▼

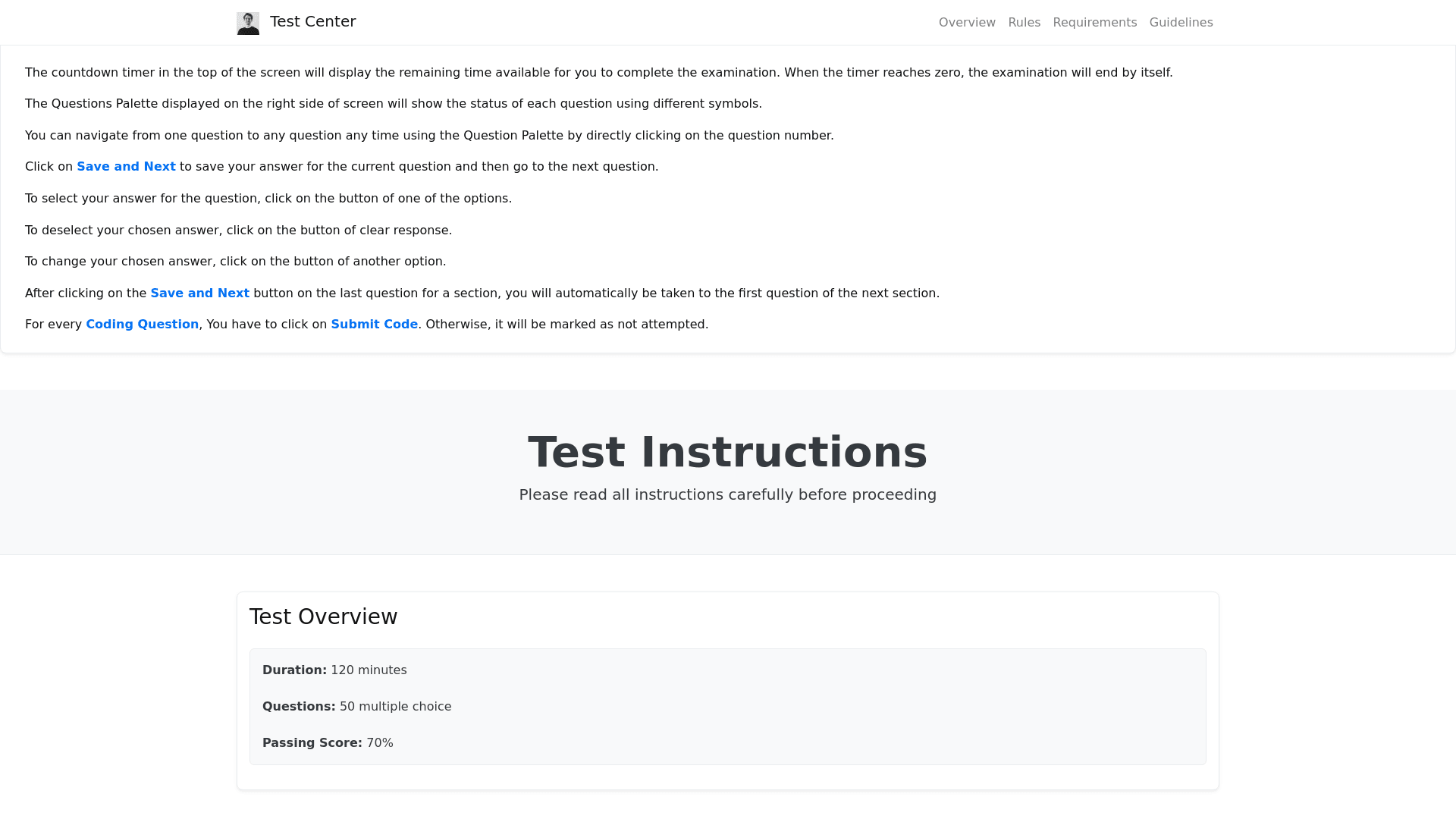 Test Center

Overview Rules Requirements Guidelines

The countdown timer in the top of the screen will display the remaining time available for you to complete the examination. When the timer reaches zero, the examination will end by itself.

The Questions Palette displayed on the right side of screen will show the status of each question using different symbols.

You can navigate from one question to any question any time using the Question Palette by directly clicking on the question number.

Click on Save and Next to save your answer for the current question and then go to the next question.

To select your answer for the question, click on the button of one of the options.

To deselect your chosen answer, click on the button of clear response.

To change your chosen answer, click on the button of another option.

After clicking on the Save and Next button on the last question for a section, you will automatically be taken to the first question of the next section.

For every Coding Question, You have to click on Submit Code. Otherwise, it will be marked as not attempted.

Test Instructions

Please read all instructions carefully before proceeding

Test Overview

Duration: 120 minutes

Questions: 50 multiple choice

Passing Score: 70%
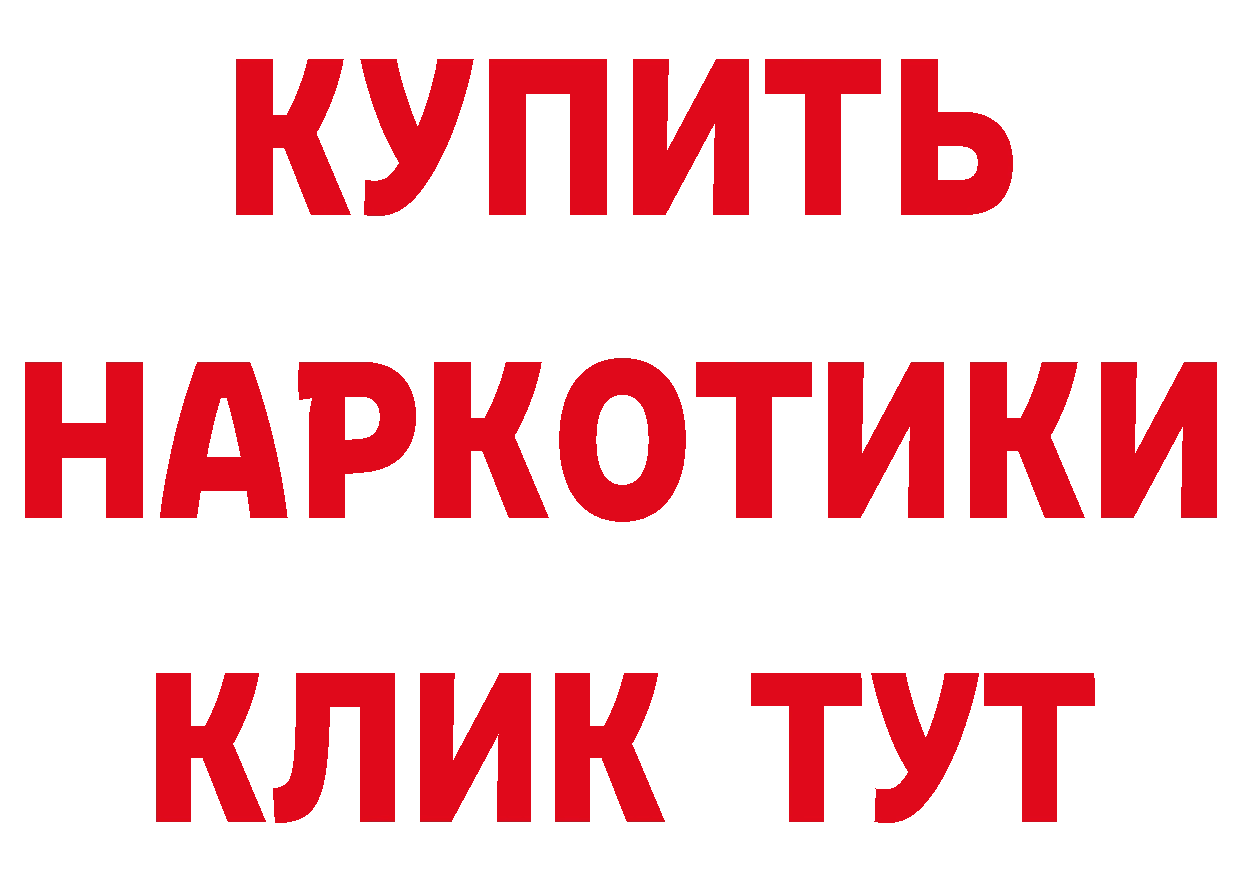 КУПИТЬ НАРКОТИКИ КЛИК ТУТ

▲

YOUR OBJECTIVE = All that is needed here is the run of lines from the one containing "After clicking on" through the end of the material above, reproduced exactly and without pictures.

SOLVED EXERCISE =
After clicking on the Save and Next button on the last question for a section, you will automatically be taken to the first question of the next section.

For every Coding Question, You have to click on Submit Code. Otherwise, it will be marked as not attempted.

Test Instructions

Please read all instructions carefully before proceeding

Test Overview

Duration: 120 minutes

Questions: 50 multiple choice

Passing Score: 70%
 КУПИТЬ НАРКОТИКИ КЛИК ТУТ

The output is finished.